▶ **ОТРЫВОК ИЗ ТЕКСТА**:
>>

Сен-Виктор Поль
Декамерон Боккачио

Lib.ru/Классика: [Регистрация] [Найти] [Рейтинги] [Обсуждения] [Новинки] [Обзоры] [Помощь]
 Ваша оценка:


Поль де Сен-Виктор.
Боги и люди

Книга четвертая.
XXI.
Декамерон Боккачио

0x01 graphic

   Поэты часто говорили о тайных узах, связующих Любовь и Смерть. Декамерон Боккачио как будто вдохновлен этим загадочным сродством. Никогда поэма более радостная не открывалась фронтисписом более мрачным. В этот заколдованный сад, где загорается заря Возрождения, вы входите по длинной аллее, загроможденной могильщиками, факельщиками и похоронными дрогами. Во Флоренции черная язва; мертвые странствуют по улицам, сотнями строятся в ряды и следуют на кладбище за бледным священником, самому себе читающим отходную. Средневековье кончается и справляет последний свой день Пляской Смерти. Жизни погасают, как тысячи свечей в соборе, когда богослужение окончено. "Увы! -- восклицает рассказчик, -- сколько великих дворцов, прекрасных домов и благородных обиталищ, недавно еще полных кавалерами, дамами и семьями, вдруг оказались пустыми! Сколько богатых наследств и великих сокровищ остались без наследников! Сколько доблестных мужей, прекрасных женщин и красивых юношей, которых сами Галиен, Гиппократ и Эскулап нашли бы крепкими и цветущими здоровьем, обедали утром со своими родителями, товарищами и друзьями, а к вечеру отправились на тот свет к своим предкам".
   Из чресл этой смерти Боккачио выводит ростки новой жизни. На пение Dies Irae он отвечает рассказами о любви: он сеет цветы Ренессанса по земле этого громадного кладбища и жизнь прорастает из гробниц тысячами обликов, смеющихся и грациозных. Поэты часто устраивали гнездо для Венериной птицы в военном шлеме; Боккачио, более дерзкий, заставлял ее петь в мертвой голове.
   Посреди траура, которым одета Флоренция, семь юных дам и трое красивых молодых людей встречаются в церкви Santa-Maria-Novella. Они условливаются бежать вместе из города смерти. Пампинея предлагает свою виллу: все соглашаются и замыкаются там, как в оазисе здоровья и мира.
   Под свежими ее сенями начинается Платонов пир, каждое утро король или королева, избранные по жребию, председательствует за дневным празднеством. Танцы следуют за трапезами и музыка сменяет разговоры. После полуденной сьесты, дамы и кавалеры, составив круг на лужайке сада, один за другим рассказывают любовные истории. Заупокойный звон звучит вдали; но издали его можно принять за праздничный перезвон. Ветерок, шумящий в апельсинных деревьях, быть может, отравлен заразой: но что ж из того, что в кубке скрыт яд, если напиток восхитителен? Хорошо задремать убаюканному этими молодыми голосами, растроганными или смеющимися, под звук виол, под отголоски этого, кажется, кончающегося мира.

<<

▶ **ИСХОДНЫЕ ДАННЫЕ**:
>>

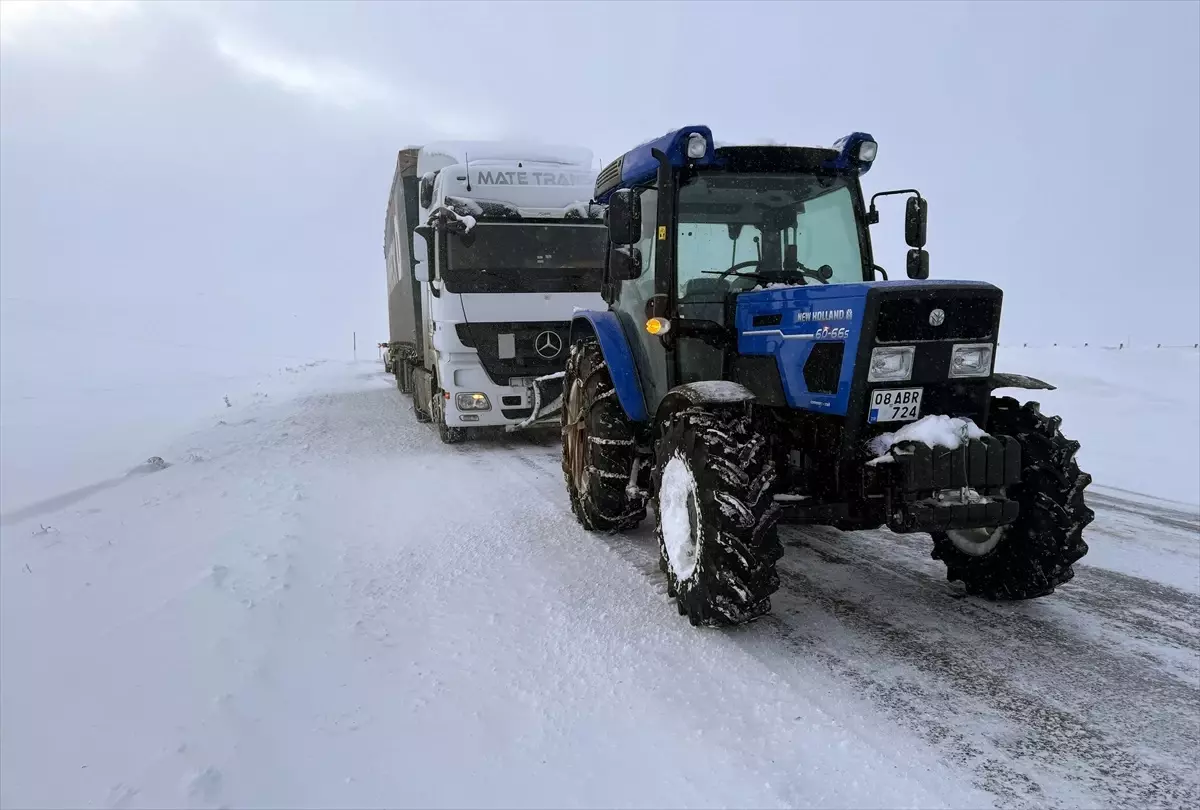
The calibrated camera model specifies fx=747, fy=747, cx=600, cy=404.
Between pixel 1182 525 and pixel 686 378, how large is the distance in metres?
4.15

<<

▶ **ЗАДАНИЯ**:
1. Где, согласно отрывку о Декамероне, встречаются семь юных дам и трое молодых людей?
2. Переведите на английский это предложение из отрывка о Декамероне: «Пампинея предлагает свою виллу: все соглашаются и замыкаются там, как в оазисе здоровья и мира».

▶ **ОТВЕТЫ**:
1. В церкви Santa-Maria-Novella.

2. Pampinea offers her villa: everyone agrees, and they shut themselves away there as if in an oasis of health and peace.